_What is being asked_.
The records below must be transcribed exactly.

_Short text fragments from websites_.

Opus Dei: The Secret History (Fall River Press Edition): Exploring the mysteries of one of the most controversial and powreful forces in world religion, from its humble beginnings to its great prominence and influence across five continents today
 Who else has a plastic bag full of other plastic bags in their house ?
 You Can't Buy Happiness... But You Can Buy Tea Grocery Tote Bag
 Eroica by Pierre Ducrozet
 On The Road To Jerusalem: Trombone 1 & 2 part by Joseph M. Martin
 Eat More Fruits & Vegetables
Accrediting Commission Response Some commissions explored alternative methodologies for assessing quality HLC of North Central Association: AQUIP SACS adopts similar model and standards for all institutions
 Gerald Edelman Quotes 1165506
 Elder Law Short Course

_Answer area_.
Opus Dei: The Secret History (Fall River Press Edition): Exploring the mysteries of one of the most controversial and powreful forces in world religion, from its humble beginnings to its great prominence and influence across five continents today
 Who else has a plastic bag full of other plastic bags in their house ?
 You Can't Buy Happiness... But You Can Buy Tea Grocery Tote Bag
 Eroica by Pierre Ducrozet
 On The Road To Jerusalem: Trombone 1 & 2 part by Joseph M. Martin
 Eat More Fruits & Vegetables
Accrediting Commission Response Some commissions explored alternative methodologies for assessing quality HLC of North Central Association: AQUIP SACS adopts similar model and standards for all institutions
 Gerald Edelman Quotes 1165506
 Elder Law Short Course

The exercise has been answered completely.